**YOUR GOAL**
Render the lines below as a JSON list of strings, with one string per line and no entries for blank lines.

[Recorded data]
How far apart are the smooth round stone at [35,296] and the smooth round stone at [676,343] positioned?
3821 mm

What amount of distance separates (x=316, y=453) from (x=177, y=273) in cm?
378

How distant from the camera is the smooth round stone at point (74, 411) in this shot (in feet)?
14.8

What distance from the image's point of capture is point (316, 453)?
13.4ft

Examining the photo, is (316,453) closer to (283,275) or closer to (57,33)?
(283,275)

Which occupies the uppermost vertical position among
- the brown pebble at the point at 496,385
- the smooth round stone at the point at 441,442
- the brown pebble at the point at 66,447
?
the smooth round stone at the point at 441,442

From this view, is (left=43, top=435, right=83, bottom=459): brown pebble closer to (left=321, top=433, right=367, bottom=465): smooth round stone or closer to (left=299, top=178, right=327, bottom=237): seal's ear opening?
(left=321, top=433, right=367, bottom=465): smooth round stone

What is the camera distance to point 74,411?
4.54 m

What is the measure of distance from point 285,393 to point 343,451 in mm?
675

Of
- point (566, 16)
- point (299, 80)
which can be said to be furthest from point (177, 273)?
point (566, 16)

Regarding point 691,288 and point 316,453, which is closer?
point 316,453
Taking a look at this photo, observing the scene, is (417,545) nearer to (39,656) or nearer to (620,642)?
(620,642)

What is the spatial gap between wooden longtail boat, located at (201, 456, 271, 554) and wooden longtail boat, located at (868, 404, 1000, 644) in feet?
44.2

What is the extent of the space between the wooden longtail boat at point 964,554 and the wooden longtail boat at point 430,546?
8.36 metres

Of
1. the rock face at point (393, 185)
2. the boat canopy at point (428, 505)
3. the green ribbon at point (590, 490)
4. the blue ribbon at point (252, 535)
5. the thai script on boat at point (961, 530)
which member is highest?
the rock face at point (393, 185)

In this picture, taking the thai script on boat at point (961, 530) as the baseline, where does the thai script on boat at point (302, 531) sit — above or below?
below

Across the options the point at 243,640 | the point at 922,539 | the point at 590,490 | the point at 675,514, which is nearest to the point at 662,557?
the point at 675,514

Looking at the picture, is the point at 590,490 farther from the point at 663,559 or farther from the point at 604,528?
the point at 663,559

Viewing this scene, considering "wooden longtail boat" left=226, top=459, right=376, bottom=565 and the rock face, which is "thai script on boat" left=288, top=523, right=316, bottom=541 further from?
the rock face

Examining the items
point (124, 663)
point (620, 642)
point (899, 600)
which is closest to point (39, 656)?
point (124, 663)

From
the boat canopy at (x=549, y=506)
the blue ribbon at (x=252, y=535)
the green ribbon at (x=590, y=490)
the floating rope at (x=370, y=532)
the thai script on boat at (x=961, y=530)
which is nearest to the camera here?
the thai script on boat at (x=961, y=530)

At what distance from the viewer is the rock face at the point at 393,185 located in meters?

**SOLUTION BELOW**
[
  "How far apart are the smooth round stone at [35,296] and the smooth round stone at [676,343] positioned?",
  "3821 mm",
  "What amount of distance separates (x=316, y=453) from (x=177, y=273) in cm?",
  "378",
  "How distant from the camera is the smooth round stone at point (74, 411) in this shot (in feet)?",
  "14.8",
  "What distance from the image's point of capture is point (316, 453)?",
  "13.4ft",
  "Examining the photo, is (316,453) closer to (283,275) or closer to (57,33)?",
  "(283,275)",
  "Which occupies the uppermost vertical position among",
  "- the brown pebble at the point at 496,385",
  "- the smooth round stone at the point at 441,442",
  "- the brown pebble at the point at 66,447",
  "?",
  "the smooth round stone at the point at 441,442",
  "From this view, is (left=43, top=435, right=83, bottom=459): brown pebble closer to (left=321, top=433, right=367, bottom=465): smooth round stone or closer to (left=299, top=178, right=327, bottom=237): seal's ear opening?",
  "(left=321, top=433, right=367, bottom=465): smooth round stone",
  "What is the camera distance to point 74,411?",
  "4.54 m",
  "What is the measure of distance from point 285,393 to point 343,451 in mm?",
  "675",
  "Of",
  "- point (566, 16)",
  "- point (299, 80)",
  "which can be said to be furthest from point (177, 273)?",
  "point (566, 16)",
  "Regarding point 691,288 and point 316,453, which is closer?",
  "point 316,453",
  "Taking a look at this photo, observing the scene, is (417,545) nearer to (39,656) or nearer to (620,642)?",
  "(620,642)",
  "What is the spatial gap between wooden longtail boat, located at (201, 456, 271, 554) and wooden longtail boat, located at (868, 404, 1000, 644) in feet?",
  "44.2",
  "What is the extent of the space between the wooden longtail boat at point 964,554 and the wooden longtail boat at point 430,546?",
  "8.36 metres",
  "Of",
  "1. the rock face at point (393, 185)",
  "2. the boat canopy at point (428, 505)",
  "3. the green ribbon at point (590, 490)",
  "4. the blue ribbon at point (252, 535)",
  "5. the thai script on boat at point (961, 530)",
  "which member is highest?",
  "the rock face at point (393, 185)",
  "In this picture, taking the thai script on boat at point (961, 530) as the baseline, where does the thai script on boat at point (302, 531) sit — above or below?",
  "below",
  "Across the options the point at 243,640 | the point at 922,539 | the point at 590,490 | the point at 675,514, which is nearest to the point at 662,557?",
  "the point at 675,514",
  "Looking at the picture, is the point at 590,490 farther from the point at 663,559 or farther from the point at 604,528?",
  "the point at 663,559",
  "Viewing this scene, considering \"wooden longtail boat\" left=226, top=459, right=376, bottom=565 and the rock face, which is \"thai script on boat\" left=288, top=523, right=316, bottom=541 further from?",
  "the rock face",
  "Examining the items",
  "point (124, 663)",
  "point (620, 642)",
  "point (899, 600)",
  "which is closest to point (39, 656)?",
  "point (124, 663)",
  "From",
  "the boat canopy at (x=549, y=506)",
  "the blue ribbon at (x=252, y=535)",
  "the green ribbon at (x=590, y=490)",
  "the floating rope at (x=370, y=532)",
  "the thai script on boat at (x=961, y=530)",
  "which is nearest to the camera here?",
  "the thai script on boat at (x=961, y=530)",
  "At what distance from the viewer is the rock face at the point at 393,185 located in meters?"
]